= Given passage =
* * * * *
Media Report Sparks Spirited Defense of Relief Resources

BROOKLYN -
Dr. Glen Hirsch, Medical Director for the New York University Child Study Center, during a Relief Resources presentation for the Rabbanim and Dayanim of Lakewood.
Dr. Glen Hirsch, Medical Director for the New York University Child Study Center, during a Relief Resources presentation for the Rabbanim and Dayanim of Lakewood.

Mental health referral service called key asset to Jewish community

Top health-care professionals and respected educators have rallied to the defense of a Brooklyn-based non-profit organization that is well-known throughout the Orthodox Jewish community for providing high quality mental-health referrals and guidance.

The non-profit, Relief Resources  Inc. was the subject of some negative media coverage recently. No specific impropriety was alleged.

“The  journalists who wrote these articles were clearly not familiar with the way Relief Resources operates,” a community member who has benefited from Relief’s services in the past and asked not to be identified said. “It therefore raised questions. But anyone  familiar with Relief could easily answer them,” he added.

Leaders of prominent groups that have worked with Relief Resources expressed deep dismay at the coverage. They note that the combination of reluctance to discuss mental illness openly and the difficulty in gaining access to appropriate health care has historically been a problem in the Orthodox community and that this has been vastly improved by Relief.

Dr. Margaret Spinelli, Director of the Maternal Health Program at the New York State Psychiatric Institute and Assistant Professor at Columbia University, has worked with Relief Resources since its inception. The organization “does incredible work… They have been instrumental in removing the stigma of mental illness and improving the quality of mental health services in the Orthodox community,” Dr. Spinelli said.

Other renowned academic experts agree. Dr. Jack Hirschshowitz, Clinical Professor of Psychiatry at Mount Sinai School of Medicine, said, “The people who work at Relief Resources have tremendous skills and empathy. Their work in providing a bridge to the right mental health providers is very important. They do this work extremely well.”

It’s not just academics who see the value of Relief’s work. Relief works closely with a wide range of schools in the community to sensitize them to problems and to help them identify issues as they arise and point people who need help in the right direction.

Rabbi Meir Chaim Gutfreund, principal of The Cheder in Brooklyn, said: “Whenever any kind of mental health issue arises, Relief Resources is my first call. The advice they provide is invaluable. This is a wonderful organization.”

Rabbi Dovid Ozeri, Rav of The Yad Yosef Torah Center, remarked, “Relief revolutionized the way the entire Jewish community views and deals with mental-health issues. Thanks to their work they have restored stability to thousands of families.”
* * * * *
= Dataset =
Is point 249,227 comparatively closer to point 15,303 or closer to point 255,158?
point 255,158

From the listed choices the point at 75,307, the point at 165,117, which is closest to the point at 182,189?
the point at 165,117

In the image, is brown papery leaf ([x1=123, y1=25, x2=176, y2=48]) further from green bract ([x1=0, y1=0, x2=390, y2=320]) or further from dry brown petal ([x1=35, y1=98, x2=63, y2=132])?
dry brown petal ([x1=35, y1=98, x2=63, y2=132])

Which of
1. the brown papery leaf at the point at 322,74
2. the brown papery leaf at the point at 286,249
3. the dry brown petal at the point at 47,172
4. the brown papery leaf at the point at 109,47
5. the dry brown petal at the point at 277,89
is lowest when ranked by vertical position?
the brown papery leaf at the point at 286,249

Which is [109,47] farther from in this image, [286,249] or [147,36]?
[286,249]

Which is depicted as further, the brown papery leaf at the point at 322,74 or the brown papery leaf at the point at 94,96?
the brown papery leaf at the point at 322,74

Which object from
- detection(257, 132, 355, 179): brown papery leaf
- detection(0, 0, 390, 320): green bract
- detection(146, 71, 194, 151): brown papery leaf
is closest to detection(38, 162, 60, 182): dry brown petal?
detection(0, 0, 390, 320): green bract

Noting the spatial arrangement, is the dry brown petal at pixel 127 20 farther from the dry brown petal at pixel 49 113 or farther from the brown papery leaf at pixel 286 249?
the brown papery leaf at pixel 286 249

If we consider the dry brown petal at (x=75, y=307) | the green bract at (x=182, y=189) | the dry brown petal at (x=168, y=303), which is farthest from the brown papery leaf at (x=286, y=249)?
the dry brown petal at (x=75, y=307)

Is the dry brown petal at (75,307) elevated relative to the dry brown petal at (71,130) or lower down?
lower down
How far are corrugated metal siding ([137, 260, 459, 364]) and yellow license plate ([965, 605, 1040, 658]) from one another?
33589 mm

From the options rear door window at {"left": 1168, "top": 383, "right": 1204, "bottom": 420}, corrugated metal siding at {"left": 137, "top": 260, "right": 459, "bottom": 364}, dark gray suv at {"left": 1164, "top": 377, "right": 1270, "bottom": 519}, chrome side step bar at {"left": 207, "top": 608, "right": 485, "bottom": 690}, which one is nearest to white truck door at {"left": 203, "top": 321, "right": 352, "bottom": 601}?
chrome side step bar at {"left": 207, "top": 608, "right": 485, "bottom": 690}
* * * * *
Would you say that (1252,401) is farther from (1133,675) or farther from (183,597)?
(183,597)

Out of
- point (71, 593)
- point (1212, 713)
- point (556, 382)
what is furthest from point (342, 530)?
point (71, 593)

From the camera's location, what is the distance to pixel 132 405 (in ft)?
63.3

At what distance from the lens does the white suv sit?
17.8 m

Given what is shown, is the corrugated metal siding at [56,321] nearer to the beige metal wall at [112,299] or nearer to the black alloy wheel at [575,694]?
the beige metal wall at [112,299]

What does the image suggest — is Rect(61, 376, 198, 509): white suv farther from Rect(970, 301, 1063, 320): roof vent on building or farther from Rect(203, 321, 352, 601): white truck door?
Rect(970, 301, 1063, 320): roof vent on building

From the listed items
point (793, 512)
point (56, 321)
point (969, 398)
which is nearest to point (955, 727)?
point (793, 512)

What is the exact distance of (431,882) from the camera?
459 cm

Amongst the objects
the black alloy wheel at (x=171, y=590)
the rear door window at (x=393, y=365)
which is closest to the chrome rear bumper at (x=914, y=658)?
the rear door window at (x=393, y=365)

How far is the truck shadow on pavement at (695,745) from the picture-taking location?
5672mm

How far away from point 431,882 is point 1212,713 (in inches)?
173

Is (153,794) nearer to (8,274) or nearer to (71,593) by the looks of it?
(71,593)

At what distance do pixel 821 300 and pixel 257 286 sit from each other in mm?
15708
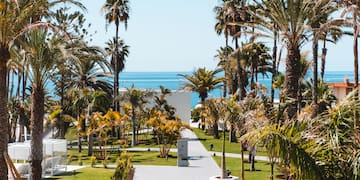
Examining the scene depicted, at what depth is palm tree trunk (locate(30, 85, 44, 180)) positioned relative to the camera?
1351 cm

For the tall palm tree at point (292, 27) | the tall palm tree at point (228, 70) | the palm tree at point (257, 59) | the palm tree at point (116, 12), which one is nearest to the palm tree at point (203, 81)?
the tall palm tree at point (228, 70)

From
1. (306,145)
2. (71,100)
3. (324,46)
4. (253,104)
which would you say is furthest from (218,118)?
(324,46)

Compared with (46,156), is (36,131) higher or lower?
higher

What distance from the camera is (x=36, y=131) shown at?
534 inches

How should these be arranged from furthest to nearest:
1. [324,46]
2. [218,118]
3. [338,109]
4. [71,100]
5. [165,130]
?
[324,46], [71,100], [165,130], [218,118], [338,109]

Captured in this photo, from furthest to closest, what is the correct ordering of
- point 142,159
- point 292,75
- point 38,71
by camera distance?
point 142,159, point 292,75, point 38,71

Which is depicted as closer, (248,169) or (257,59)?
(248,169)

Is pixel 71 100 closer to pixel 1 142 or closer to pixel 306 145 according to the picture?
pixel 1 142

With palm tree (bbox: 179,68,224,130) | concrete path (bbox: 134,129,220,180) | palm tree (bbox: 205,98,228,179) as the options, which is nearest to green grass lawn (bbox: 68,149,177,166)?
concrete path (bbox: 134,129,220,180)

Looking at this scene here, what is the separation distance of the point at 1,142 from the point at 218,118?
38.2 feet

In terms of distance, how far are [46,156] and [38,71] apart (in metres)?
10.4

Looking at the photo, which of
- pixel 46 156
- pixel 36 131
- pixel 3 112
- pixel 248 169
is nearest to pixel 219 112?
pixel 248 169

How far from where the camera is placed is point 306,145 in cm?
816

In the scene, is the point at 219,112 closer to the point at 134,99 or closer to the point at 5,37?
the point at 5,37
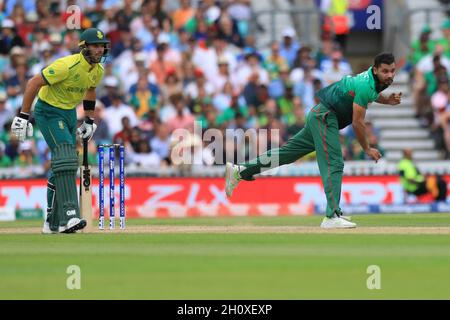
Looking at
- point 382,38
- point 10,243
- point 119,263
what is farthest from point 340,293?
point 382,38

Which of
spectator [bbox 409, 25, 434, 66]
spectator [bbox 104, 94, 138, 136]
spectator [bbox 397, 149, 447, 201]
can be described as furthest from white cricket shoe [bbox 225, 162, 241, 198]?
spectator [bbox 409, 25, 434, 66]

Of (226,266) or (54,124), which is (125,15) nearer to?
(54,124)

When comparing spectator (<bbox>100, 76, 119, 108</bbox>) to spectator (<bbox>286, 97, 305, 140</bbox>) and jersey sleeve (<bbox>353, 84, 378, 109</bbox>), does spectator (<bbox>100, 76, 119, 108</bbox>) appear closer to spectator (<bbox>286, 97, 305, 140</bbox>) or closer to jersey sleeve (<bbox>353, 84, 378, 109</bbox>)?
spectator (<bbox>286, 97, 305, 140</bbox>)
* * * * *
= Task =
Pick up the article about the defense of Relief Resources after its final paragraph and write the next few paragraphs.

= Answer to the problem =
Harav Elya Brudny, a Rosh Yeshivah of the Mirrer Yeshiva added, “Relief is a rebbi’s greatest ally in helping talmidim struggling with difficult emotional issues.”

“Relief Resources helps people who don’t know where to turn. I’ve worked with them for years and I’ve always been impressed by the fact that they [the Relief staff] really want to know if a clinician is someone to whom they’d send their own family member,”said Dr. Glen Hirsch, Medical Director for the New York University Child Study Center.

Relief Resources was founded in 2001 by Sendy Ornstein and Shiya Ostreicher. Over the past 12 years, over 52,000 people worldwide have reached out to Relief for assistance with mental-health situations. In addition, Relief has conducted numerous seminars and presentations to educators, other health professionals and the community at large to help familiarize them with mental health conditions. On average, the organization handles more than 2,000 confidential calls per month from families in need. Some are first-time callers, others are individuals who call on  a regular basis, seeking and receiving continuous guidance and assistance.

A statement released in response to the media reports, included the following:

“Due to the sensitive nature of this work we do, we have never sought media attention. We always believed that the good work of our staff would speak for itself,” said Binyomin Babad, Relief’s director.

“By questioning the lack of foot traffic into our building and the absence of medical oversight,  it seems someone misunderstood the nature of our organization. Relief is a phone-based referral and support service that does not provide independent medical care.”

“The very reason why Relief is so successful is because it is a phone-based support service that truly respects my privacy,” a community member told Hamodia. “I never would have felt comfortable to be seen walking into a mental health referral office.”